Consigne
Dans le texte fourni, quelles opérations sur les données exigent un soutien extrêmement fort pour leur organisation ? Citez-les toutes.
=== Texte fourni ===
Les recherches à l’interface entre Santé Animale (SA) et Intelligence Artificielle (IA) sont en plein essor. Elles permettent de s’engager sur de nouveaux fronts de science en SA, de lever des verrous méthodologiques et d’identifier les défis de demain en agriculture. Portés par le regain d’intérêt récent pour l’IA, de nouveaux outils d’aide à la détection en médecine animale et d’aide à la gestion sanitaire émergent, ouvrant des horizons nouveaux pour la sécurité sanitaire.
Nous reproduisons ci-dessous intégralement les recommandations et la conclusion de Pauline Ezanno, dans un article paru dans La Revue INRAE Productions Animales en 2020.
Partager et protéger les données
Aucun développement à l’interface entre IA et SA n’est envisageable sans un soutien extrêmement fort pour l’organisation du dépôt, de la gestion, de l’analyse, du calcul, et de la restitution des données. Le risque majeur est de voir l’inflation des demandes pour des développements IA non soutenue par les ressources humaines disponibles. De plus, il est nécessaire de pouvoir s’appuyer sur des compétences en droit, juridiction et déontologie quant à l’acquisition, la détention, l’utilisation, et la protection des données en SA. Cette question doit se penser à l’échelle interinstitutionnelle, en s’appuyant sur la réflexion similaire conduite en santé humaine. Il s’agit d’être en capacité d’accompagner tout changement au regard de ces données quant à leur traçabilité jusqu’à leur propriété, qu’elles soient publiques ou privées.
Les nouvelles données sont riches et doivent être valorisées le mieux possible, non par chaque propriétaire séparément, mais en les mutualisant et en mobilisant nos capacités d’analyse de données hétérogènes et complexes. La plateforme française interinstitutionnelle « Épidémiologie en Santé Animale » (ESA) constitue un lieu privilégié pour discuter avec tous les acteurs et trouver des solutions de partage et de protection des données. Des compétences quant à l’interopérabilité des données sont requises et doivent être développées.
=== Données extraites ===
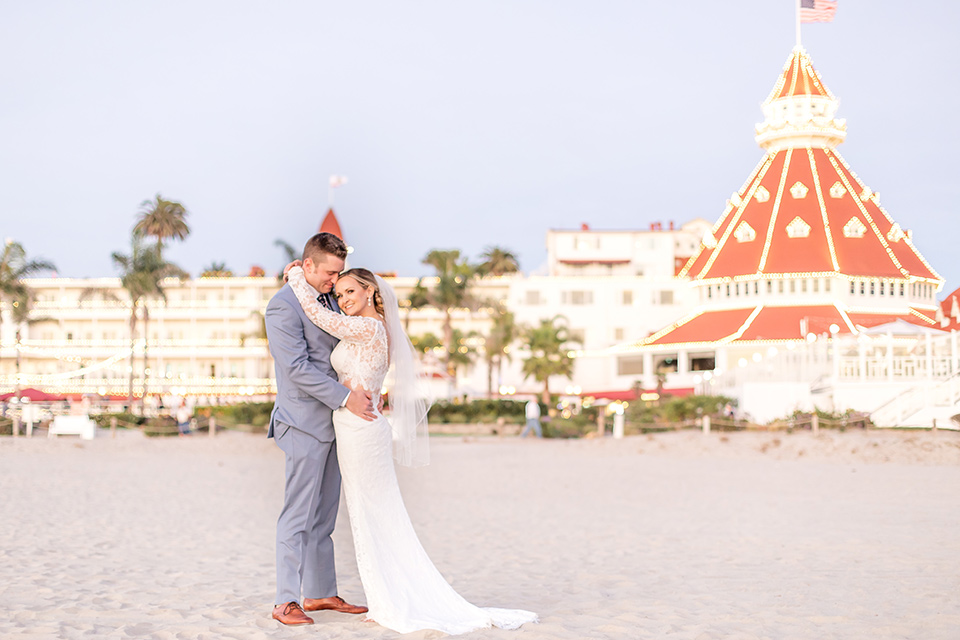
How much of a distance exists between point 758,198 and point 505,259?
123 feet

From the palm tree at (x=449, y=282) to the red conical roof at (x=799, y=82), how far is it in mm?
21670

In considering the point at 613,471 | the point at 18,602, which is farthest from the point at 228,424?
the point at 18,602

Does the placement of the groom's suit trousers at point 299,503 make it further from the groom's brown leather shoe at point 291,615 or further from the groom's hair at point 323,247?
the groom's hair at point 323,247

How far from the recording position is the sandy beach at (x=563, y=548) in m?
5.80

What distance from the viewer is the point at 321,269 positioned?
557 cm

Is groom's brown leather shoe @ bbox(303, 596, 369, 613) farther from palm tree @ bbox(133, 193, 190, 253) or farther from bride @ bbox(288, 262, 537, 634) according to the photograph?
palm tree @ bbox(133, 193, 190, 253)

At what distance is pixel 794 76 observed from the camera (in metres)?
59.8

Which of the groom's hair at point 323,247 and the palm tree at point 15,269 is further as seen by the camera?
the palm tree at point 15,269

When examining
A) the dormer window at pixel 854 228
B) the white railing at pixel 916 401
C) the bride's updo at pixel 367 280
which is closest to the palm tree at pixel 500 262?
the dormer window at pixel 854 228

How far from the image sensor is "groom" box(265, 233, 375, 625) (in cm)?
536

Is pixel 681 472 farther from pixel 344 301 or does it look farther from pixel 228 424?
pixel 228 424

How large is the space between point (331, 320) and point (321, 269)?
0.33 metres

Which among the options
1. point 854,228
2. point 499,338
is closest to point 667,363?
point 499,338

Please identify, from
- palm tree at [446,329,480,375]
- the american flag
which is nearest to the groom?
the american flag
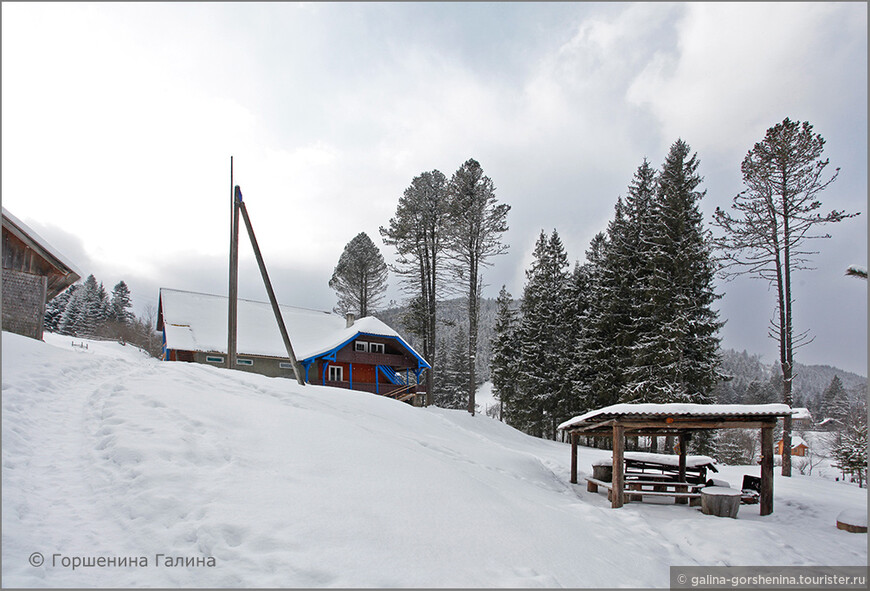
===
Réponse
Le dépôt, la gestion, l'analyse, le calcul et la restitution des données.